Conséquences directes, comme beaucoup d’autres professionnels de ces secteurs, les Voyageurs voient leur pouvoir d’achat diminuer. Cela, à mesure que leurs factures d’eau et d’électricité explosent. Pour que celles et ceux qui nous lisent comprennent bien la situation, aujourd’hui, une famille au sens large peut occuper jusqu’à trois caravanes : une pour la cuisine, une pour les adultes, une pour les enfants.
À l’intérieur, la température peut monter jusqu’à 50° C. Pour tenir, vous imaginez bien qu’il faut ventiler. Et tout cela a un coût. Une moyenne de 80 euros par semaine, rien que pour l’électricité.
Encore une fois, cette réalité dépasse largement celle des Voyageurs. L’association pour laquelle j’interviens est aujourd’hui sollicitée, bien au-delà de la « communauté ». Nous sommes appelés par des travailleurs précaires, des personnes isolées en milieu rural…
Le manque d’anticipation climatique cristallise les tensions et la haine envers les Voyageurs. Et, de manière générale, envers les pauvres.
Il y a le fond du problème et la manière d’y répondre. J’aimerais juste qu’on arrête de traiter les Voyageurs comme on traite un incendie. En leur envoyant deux-trois canadairs par-ci par-là, avant de complètement les oublier.
Je sais très bien que le dossier « gens du voyage et canicule » va être remisé, une fois la rentrée de septembre démarrée.

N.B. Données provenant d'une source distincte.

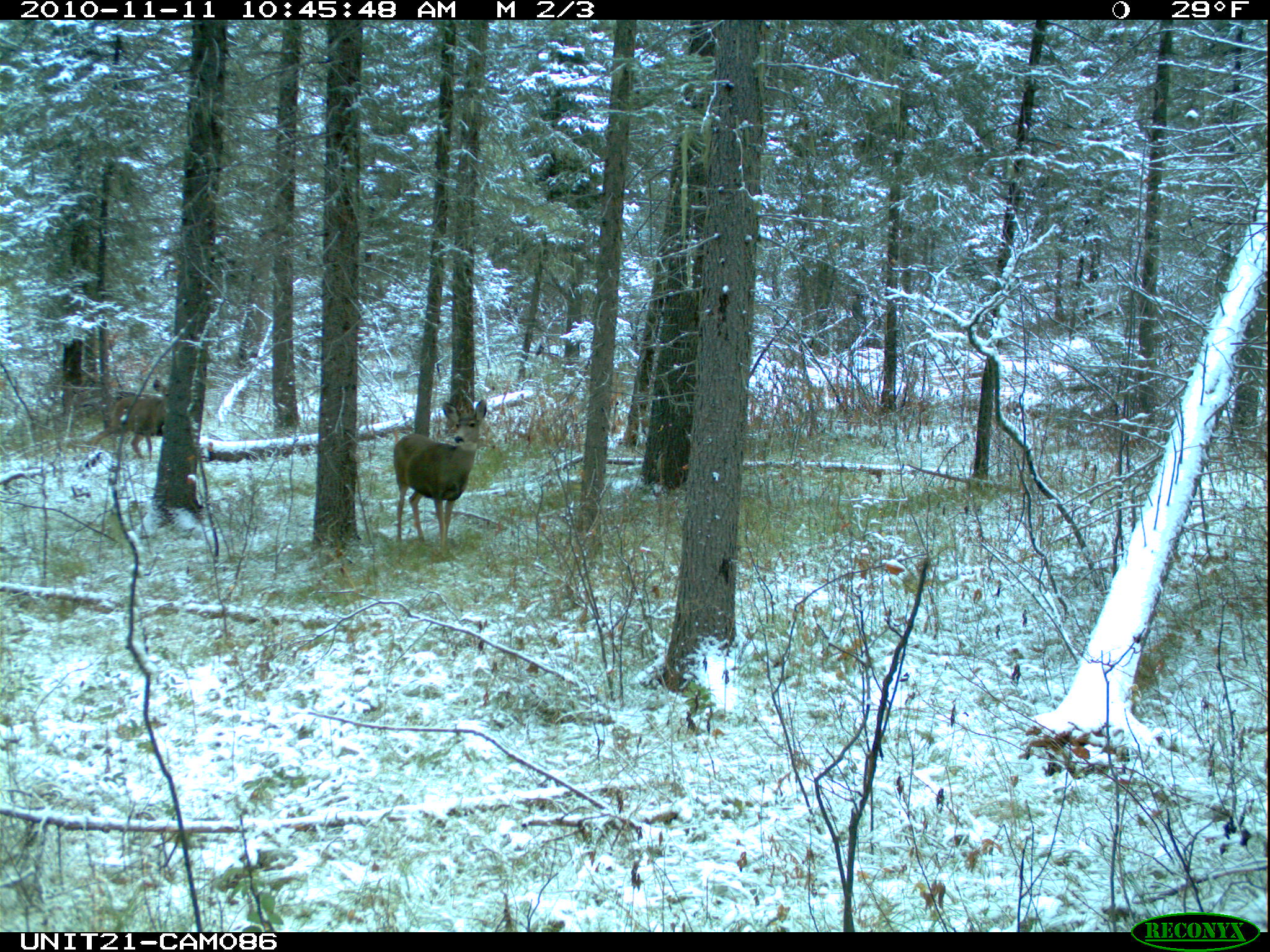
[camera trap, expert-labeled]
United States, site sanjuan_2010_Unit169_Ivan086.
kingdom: Animalia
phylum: Chordata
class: Mammalia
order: Artiodactyla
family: Cervidae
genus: Odocoileus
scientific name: Odocoileus hemionus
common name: mule deer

C’est d’autant plus rageant que cela fait des années qu’avec l’ADGVC 44, on esquisse des pistes concrètes pour rendre les aires d’accueil davantage vivables.
Comment ?
En préférant des revêtements qui isolent et absorbent la chaleur au bitume. En ciblant des sites, un minimum arborés. En enclenchant des rénovations, à l’image de certaines écoles ou places de centre-ville. En considérant que les habitants des quartiers, que les personnes isolées en monde rural, que les Voyageurs ne sont pas des citoyens de seconde zone mais bien des femmes et des hommes appartenant au contrat social et républicain de notre pays.
En plus d’être vous-même Voyageur et militant associatif, vous êtes également celui qu’on appelle le « rachai », le curé de la communauté. Dans ce combat, comment votre foi alimente-t-elle votre lutte et votre espérance ?
Ma lutte et mon espérance, c’est ma présence à l’autre. Celle qui oblige à se décentrer pour faire le pont entre les Voyageurs et le reste de la société.
Dans ce combat, ma foi est une audace. Celle de dénoncer inlassablement ce qui ne va pas. C’est bien joli, la théorie sur le bien et le mal. Mais la foi sans regarder ce qui ne va pas est un leurre.
C’est par le dialogue et l’éducation que l’on peut d’abord rétablir les faits, puis agir.
Sur les aires ou les terrains que je visite, je sens cette colère qui monte contre les injustices dont nous parlons. Plus que jamais, dans ce contexte d’année électorale, il va falloir ne rien lâcher.
Que l’on ait ou non la foi, restons audacieux. Ne cessons jamais de ruer dans les brancards. Parce que l’anti-tsiganisme a toujours été le thermomètre du basculement d’une société démocratique vers un régime discriminatoire et inégalitaire.